Let me take a step back and share a story that I think will be illustrative of the situation:

Years ago, I worked for an anti-virus company. The state of computer security today is pretty chaotic, there are over 50,000 new samples of viruses/malware coming out everyday. These new samples are nicknamed “zero-days” because they had been spotted in the wild for only minutes or hours. Well, in order to be able to find/detect sample they need to create rules for them, but with so many samples coming in on a daily basis it’s impossible to make one for each and every one. It’s a big game of ‘whack a mole’. The problem was we couldn’t address every single sample, so we had to prioritize.

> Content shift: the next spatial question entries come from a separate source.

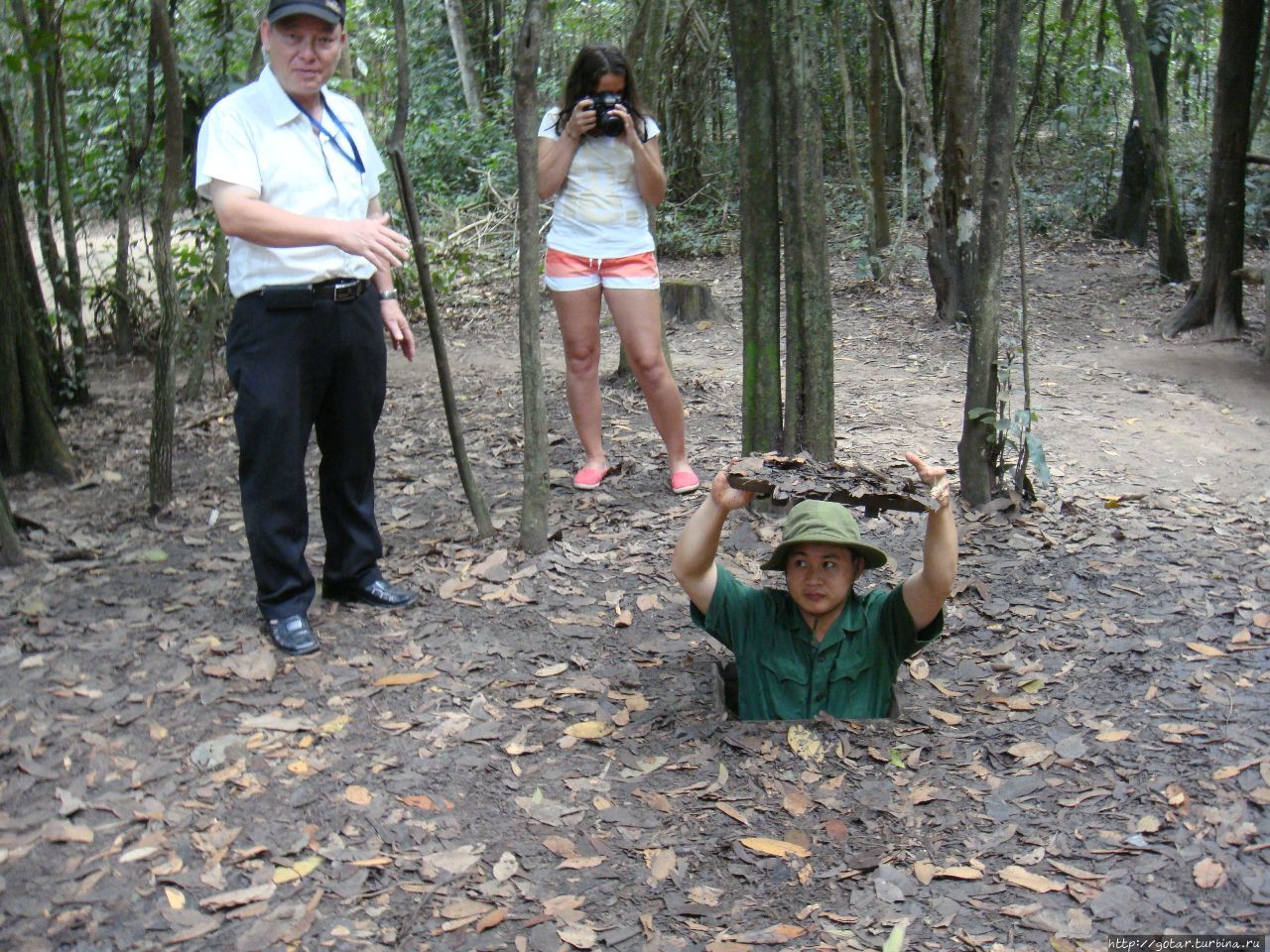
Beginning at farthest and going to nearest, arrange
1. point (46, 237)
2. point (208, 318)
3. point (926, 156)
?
point (926, 156), point (46, 237), point (208, 318)

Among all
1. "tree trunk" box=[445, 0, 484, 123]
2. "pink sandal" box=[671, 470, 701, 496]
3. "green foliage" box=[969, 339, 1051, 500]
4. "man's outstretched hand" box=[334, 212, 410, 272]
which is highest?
"tree trunk" box=[445, 0, 484, 123]

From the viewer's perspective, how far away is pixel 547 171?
484 cm

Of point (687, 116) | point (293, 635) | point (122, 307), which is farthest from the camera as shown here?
point (687, 116)

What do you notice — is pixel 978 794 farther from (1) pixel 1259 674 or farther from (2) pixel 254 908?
(2) pixel 254 908

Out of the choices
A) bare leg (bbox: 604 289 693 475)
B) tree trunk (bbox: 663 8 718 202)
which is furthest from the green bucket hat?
tree trunk (bbox: 663 8 718 202)

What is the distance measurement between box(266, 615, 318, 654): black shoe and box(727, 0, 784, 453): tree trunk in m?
1.98

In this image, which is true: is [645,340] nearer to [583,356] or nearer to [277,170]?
[583,356]

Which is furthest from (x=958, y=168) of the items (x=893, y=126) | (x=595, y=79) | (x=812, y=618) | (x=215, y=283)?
(x=893, y=126)

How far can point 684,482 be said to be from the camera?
515 centimetres

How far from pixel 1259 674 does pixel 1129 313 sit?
6.50m

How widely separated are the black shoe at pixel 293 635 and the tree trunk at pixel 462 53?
42.4ft

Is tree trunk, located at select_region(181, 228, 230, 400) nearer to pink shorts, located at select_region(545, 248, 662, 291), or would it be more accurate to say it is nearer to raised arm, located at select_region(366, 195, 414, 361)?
pink shorts, located at select_region(545, 248, 662, 291)

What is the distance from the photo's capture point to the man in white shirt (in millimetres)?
3355

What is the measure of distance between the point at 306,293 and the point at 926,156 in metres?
6.90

So what we decided to focus on were the viruses/malware we could confirm were on ‘real machines’. The anti-virus companies get their samples from a large variety of sources – and infected customers’ machines are just one of those (and not a very big one). But those samples that we could confirm became the most important samples to address because in our mind they would make a difference in the real world, for sure – for at least one real person. Which is more than we could say for all the others.

Okay, so back to current day & to the organic search industry.

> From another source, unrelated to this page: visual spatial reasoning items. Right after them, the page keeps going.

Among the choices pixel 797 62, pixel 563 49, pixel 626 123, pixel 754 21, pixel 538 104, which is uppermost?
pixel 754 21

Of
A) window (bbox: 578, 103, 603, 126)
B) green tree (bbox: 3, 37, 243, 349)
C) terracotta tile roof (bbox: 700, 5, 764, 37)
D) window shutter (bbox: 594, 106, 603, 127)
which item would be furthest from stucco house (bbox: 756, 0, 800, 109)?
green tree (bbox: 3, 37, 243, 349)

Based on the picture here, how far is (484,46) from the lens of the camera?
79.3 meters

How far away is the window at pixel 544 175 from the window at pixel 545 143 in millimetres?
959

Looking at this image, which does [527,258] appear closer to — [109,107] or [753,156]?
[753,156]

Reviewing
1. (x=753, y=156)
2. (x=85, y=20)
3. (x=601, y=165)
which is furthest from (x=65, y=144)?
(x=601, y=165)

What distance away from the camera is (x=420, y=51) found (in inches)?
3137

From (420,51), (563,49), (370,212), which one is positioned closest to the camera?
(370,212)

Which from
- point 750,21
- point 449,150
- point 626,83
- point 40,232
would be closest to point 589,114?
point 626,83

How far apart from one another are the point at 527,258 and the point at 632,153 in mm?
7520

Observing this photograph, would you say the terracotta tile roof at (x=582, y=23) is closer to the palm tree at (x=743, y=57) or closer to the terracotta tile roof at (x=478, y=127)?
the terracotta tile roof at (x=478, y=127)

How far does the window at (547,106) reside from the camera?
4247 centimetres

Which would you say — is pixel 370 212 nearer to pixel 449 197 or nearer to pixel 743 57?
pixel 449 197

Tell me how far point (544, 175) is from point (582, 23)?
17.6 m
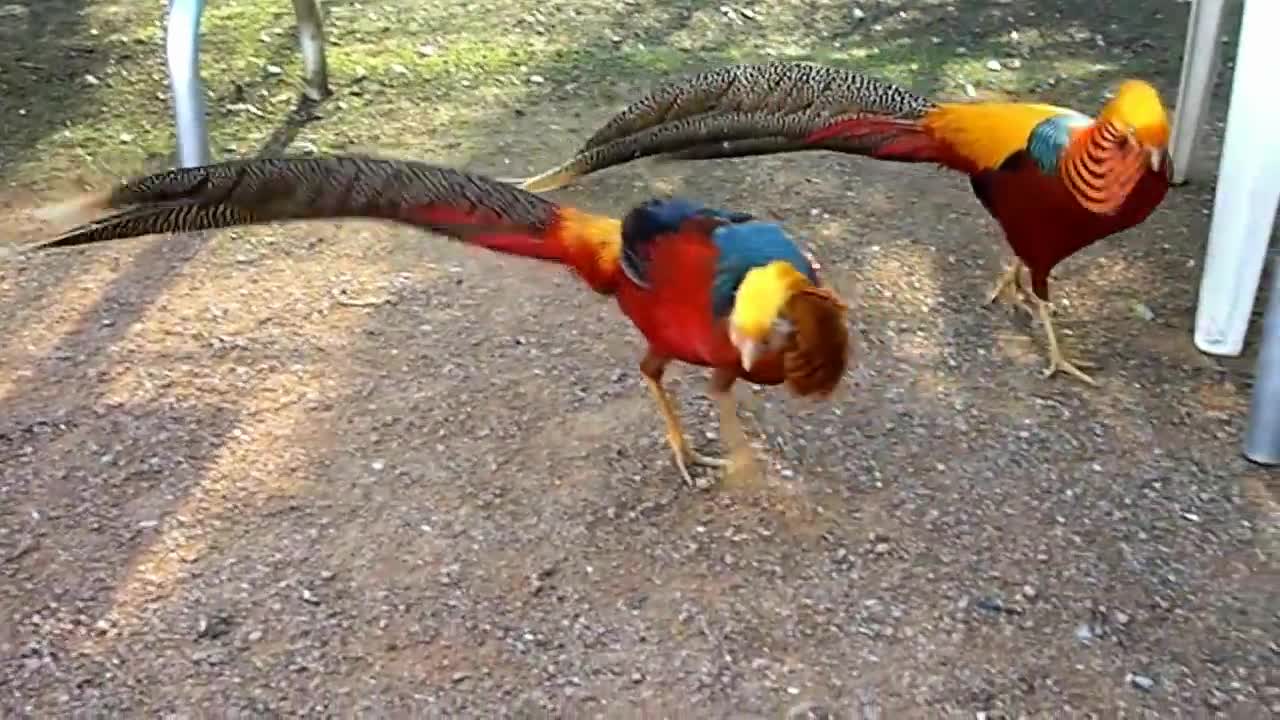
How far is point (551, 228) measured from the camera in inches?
98.7

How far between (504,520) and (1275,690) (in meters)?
1.32

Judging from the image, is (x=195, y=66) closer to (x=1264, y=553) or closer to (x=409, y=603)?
(x=409, y=603)

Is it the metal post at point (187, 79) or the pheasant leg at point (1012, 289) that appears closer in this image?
the pheasant leg at point (1012, 289)

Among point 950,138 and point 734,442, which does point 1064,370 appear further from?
point 734,442

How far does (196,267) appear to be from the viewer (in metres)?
3.51

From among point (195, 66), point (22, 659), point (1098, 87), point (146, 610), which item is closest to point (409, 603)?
point (146, 610)

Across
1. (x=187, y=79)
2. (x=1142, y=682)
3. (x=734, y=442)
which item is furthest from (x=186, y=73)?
(x=1142, y=682)

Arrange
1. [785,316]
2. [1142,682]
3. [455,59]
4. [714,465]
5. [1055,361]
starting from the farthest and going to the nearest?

I think this logic can be applied to our field. In a sea of data, we have a serious prioritization problem. What do we look at? What do we analyze, and crunch, & visualize in order to understand the ‘narrative’ for what took place, and is happening.

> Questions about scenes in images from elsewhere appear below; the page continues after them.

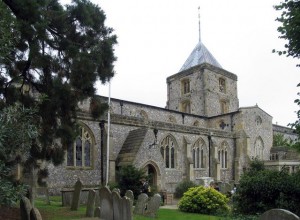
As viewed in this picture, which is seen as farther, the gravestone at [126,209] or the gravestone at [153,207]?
the gravestone at [153,207]

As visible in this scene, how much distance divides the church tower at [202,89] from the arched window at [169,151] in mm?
16398

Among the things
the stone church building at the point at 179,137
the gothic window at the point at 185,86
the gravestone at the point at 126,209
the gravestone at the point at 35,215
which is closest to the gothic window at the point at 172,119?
the stone church building at the point at 179,137

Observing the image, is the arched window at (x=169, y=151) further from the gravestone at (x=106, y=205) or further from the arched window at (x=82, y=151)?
the gravestone at (x=106, y=205)

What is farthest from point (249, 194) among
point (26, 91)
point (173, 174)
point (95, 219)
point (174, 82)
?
point (174, 82)

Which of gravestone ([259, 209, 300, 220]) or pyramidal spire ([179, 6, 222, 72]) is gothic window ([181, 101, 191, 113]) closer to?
pyramidal spire ([179, 6, 222, 72])

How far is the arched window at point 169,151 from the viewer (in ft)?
79.9

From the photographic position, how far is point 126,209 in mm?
9406

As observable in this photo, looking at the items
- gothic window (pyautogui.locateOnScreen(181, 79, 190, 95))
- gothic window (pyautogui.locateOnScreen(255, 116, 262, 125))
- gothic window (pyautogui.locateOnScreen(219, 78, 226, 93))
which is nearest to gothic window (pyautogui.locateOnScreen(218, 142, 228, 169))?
gothic window (pyautogui.locateOnScreen(255, 116, 262, 125))

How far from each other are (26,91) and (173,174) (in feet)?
50.6

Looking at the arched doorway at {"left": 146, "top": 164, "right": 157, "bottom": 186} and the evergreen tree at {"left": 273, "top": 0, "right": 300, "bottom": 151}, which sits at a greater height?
the evergreen tree at {"left": 273, "top": 0, "right": 300, "bottom": 151}

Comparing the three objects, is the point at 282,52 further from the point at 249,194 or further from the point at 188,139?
the point at 188,139

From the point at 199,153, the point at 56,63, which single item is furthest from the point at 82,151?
the point at 199,153

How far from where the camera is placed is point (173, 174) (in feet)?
80.7

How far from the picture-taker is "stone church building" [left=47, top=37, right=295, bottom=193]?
1980cm
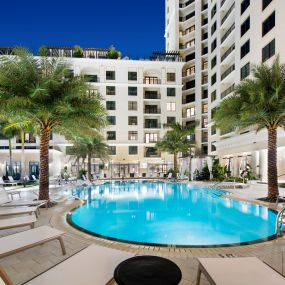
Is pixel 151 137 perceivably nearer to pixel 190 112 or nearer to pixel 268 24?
pixel 190 112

SEO has changed, ranking reports no longer reflective of reality.

If you look at the growing importance of Google Webmaster Tools and all the search query data it provides, compared to the other data we can get using the standard ‘keyword rank report’ sites that scrape Google search results, it’s no-contest. Those keyword rank reports have long been a major part of most SEO engagements, but due to the changing search landscape — they have been left out in the cold, and as a result they should not be used in strategic decision making.

Here’s why typical Keyword Rank Reports provide poor visibility into what’s happening in the real world:

    1. Standard ranking reports have a high noise-to-signal ratio. Meaning: it’s tough to make sense of them
      Keyword rank reports usually will end up having multiple variations of the same root terms, and sometimes these keywords have ranks that move in opposite directions. How do we make sense of this? By trying to see which side of the equation had the bigger change? It’s a mess trying to make sense of a pool of keywords all moving in different directions, and standard rank report methodology just doesn’t have a solution for it.

 

    1. Standard ranking reports only look at generalized search, in reality most people search while logged in, taking advantage of personalized search.
      Nowadays, most searches are going to be run (assumption) using some form of personalized search. Google likes to take into account who you are, where you live, and what your search history is, what you have liked on Google+, etc, when it puts together search results. This means, that in ‘the real world’ — nobody who is actually going to use Google to find your site is looking at generalized search. So how relevant are generalized search rankings anymore anyway?

 

  1. Standard ranking reports only track certain exact match keywords which you have to have explicitly entered, while in reality search queries come in all kinds of spellings, variations and long-tail forms. 
    “On a daily basis, 15 percent of queries submitted have never been seen before by Google’s search engine.” (CNET) That is a lot of long-tail… All of those queries, and potential customers, are outside your field of vision when you aren’t able to track rankings for long-tail searches.

So, what’s the solution?

I think the solution lies in Google Webmaster Tools search query data, for sure. Although it has it’s imperfections, it will provide a more ‘reality based’ look at organic search. We’ll have better context for those who are seeing our search results, and have the pre-click data on impressions and clicks which we never used to have. Although the ‘old-school’ keyword rank reports may be dead in the form we all understood them to be, there will surely be a new form of keyword ranking report that takes it’s place and does not fall victim to the issues described above… More on that in future posts!

For now, please join me (and Rose & The Doctor) in saying ‘No More’ to Old-School Keyword Ranking Reports.

And good riddance!

Comments

  • March 4, 2015

    Mat

    Saving this for my clients, might show them as some can get a little too caught up and focused just on our rankings report. The rankings report is a rough idea of how things are going, subject to a lot of change and should really just be used as a general guideline along with Analytics (landing pages).